Please lay out every line of the data below as a Markdown table with two columns, Row for the row number and Text for the line. Leave out blank lines.

■ **Data shown**:
..............................

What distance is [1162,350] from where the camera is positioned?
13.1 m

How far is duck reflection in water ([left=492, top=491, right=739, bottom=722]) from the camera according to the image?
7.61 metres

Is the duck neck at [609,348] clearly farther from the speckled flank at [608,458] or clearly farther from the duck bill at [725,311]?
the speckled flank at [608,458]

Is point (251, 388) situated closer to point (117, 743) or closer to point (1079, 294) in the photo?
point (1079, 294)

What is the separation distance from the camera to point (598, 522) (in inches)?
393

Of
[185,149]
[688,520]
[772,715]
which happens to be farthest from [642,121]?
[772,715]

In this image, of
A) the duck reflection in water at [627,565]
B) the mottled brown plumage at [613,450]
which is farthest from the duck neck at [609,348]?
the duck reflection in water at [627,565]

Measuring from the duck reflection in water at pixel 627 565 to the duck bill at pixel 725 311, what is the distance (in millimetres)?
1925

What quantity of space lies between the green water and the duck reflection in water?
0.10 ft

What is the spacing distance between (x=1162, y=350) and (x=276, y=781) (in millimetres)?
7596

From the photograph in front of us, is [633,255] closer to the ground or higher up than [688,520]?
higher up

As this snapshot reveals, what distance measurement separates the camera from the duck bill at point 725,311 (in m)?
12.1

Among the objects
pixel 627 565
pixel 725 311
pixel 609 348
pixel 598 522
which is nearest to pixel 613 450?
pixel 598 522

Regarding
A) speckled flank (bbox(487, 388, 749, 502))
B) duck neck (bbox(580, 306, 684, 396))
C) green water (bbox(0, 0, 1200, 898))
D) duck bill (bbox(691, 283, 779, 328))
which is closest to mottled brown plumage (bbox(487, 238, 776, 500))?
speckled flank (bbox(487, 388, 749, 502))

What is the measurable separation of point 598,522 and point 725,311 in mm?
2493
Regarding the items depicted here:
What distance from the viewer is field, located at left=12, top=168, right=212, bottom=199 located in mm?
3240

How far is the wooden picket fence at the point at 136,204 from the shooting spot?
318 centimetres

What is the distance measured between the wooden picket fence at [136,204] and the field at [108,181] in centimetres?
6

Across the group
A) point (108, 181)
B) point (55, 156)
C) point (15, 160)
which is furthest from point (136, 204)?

..............................

■ **Answer for this exercise**:
| Row | Text |
|---|---|
| 1 | What distance is [1162,350] from where the camera is positioned? |
| 2 | 13.1 m |
| 3 | How far is duck reflection in water ([left=492, top=491, right=739, bottom=722]) from the camera according to the image? |
| 4 | 7.61 metres |
| 5 | Is the duck neck at [609,348] clearly farther from the speckled flank at [608,458] or clearly farther from the duck bill at [725,311]? |
| 6 | the speckled flank at [608,458] |
| 7 | Is point (251, 388) situated closer to point (117, 743) or closer to point (1079, 294) in the photo? |
| 8 | point (1079, 294) |
| 9 | What is the separation distance from the camera to point (598, 522) (in inches)? |
| 10 | 393 |
| 11 | Of |
| 12 | [185,149] |
| 13 | [688,520] |
| 14 | [772,715] |
| 15 | which happens to be farthest from [642,121]? |
| 16 | [772,715] |
| 17 | In this image, of |
| 18 | A) the duck reflection in water at [627,565] |
| 19 | B) the mottled brown plumage at [613,450] |
| 20 | which is farthest from the duck neck at [609,348]? |
| 21 | the duck reflection in water at [627,565] |
| 22 | Measuring from the duck reflection in water at pixel 627 565 to the duck bill at pixel 725 311, what is the distance (in millimetres)? |
| 23 | 1925 |
| 24 | What quantity of space lies between the green water and the duck reflection in water? |
| 25 | 0.10 ft |
| 26 | What is the spacing distance between (x=1162, y=350) and (x=276, y=781) (in millimetres)? |
| 27 | 7596 |
| 28 | From the photograph in front of us, is [633,255] closer to the ground or higher up than [688,520]? |
| 29 | higher up |
| 30 | As this snapshot reveals, what distance measurement separates the camera from the duck bill at point 725,311 (in m)? |
| 31 | 12.1 |
| 32 | Among the objects |
| 33 | pixel 627 565 |
| 34 | pixel 725 311 |
| 35 | pixel 609 348 |
| 36 | pixel 598 522 |
| 37 | which is nearest to pixel 613 450? |
| 38 | pixel 598 522 |
| 39 | Regarding |
| 40 | A) speckled flank (bbox(487, 388, 749, 502)) |
| 41 | B) duck neck (bbox(580, 306, 684, 396)) |
| 42 | C) green water (bbox(0, 0, 1200, 898)) |
| 43 | D) duck bill (bbox(691, 283, 779, 328)) |
| 44 | which is closest to mottled brown plumage (bbox(487, 238, 776, 500))? |
| 45 | speckled flank (bbox(487, 388, 749, 502)) |
| 46 | What is the measurable separation of point 598,522 and point 725,311 in mm? |
| 47 | 2493 |
| 48 | Regarding the items depicted here: |
| 49 | What distance from the viewer is field, located at left=12, top=168, right=212, bottom=199 located in mm? |
| 50 | 3240 |
| 51 | How far is the wooden picket fence at the point at 136,204 from the shooting spot? |
| 52 | 318 centimetres |
| 53 | What is the distance measured between the wooden picket fence at [136,204] and the field at [108,181] in centimetres? |
| 54 | 6 |
| 55 | Across the group |
| 56 | A) point (108, 181) |
| 57 | B) point (55, 156) |
| 58 | C) point (15, 160) |
| 59 | which is furthest from point (136, 204)? |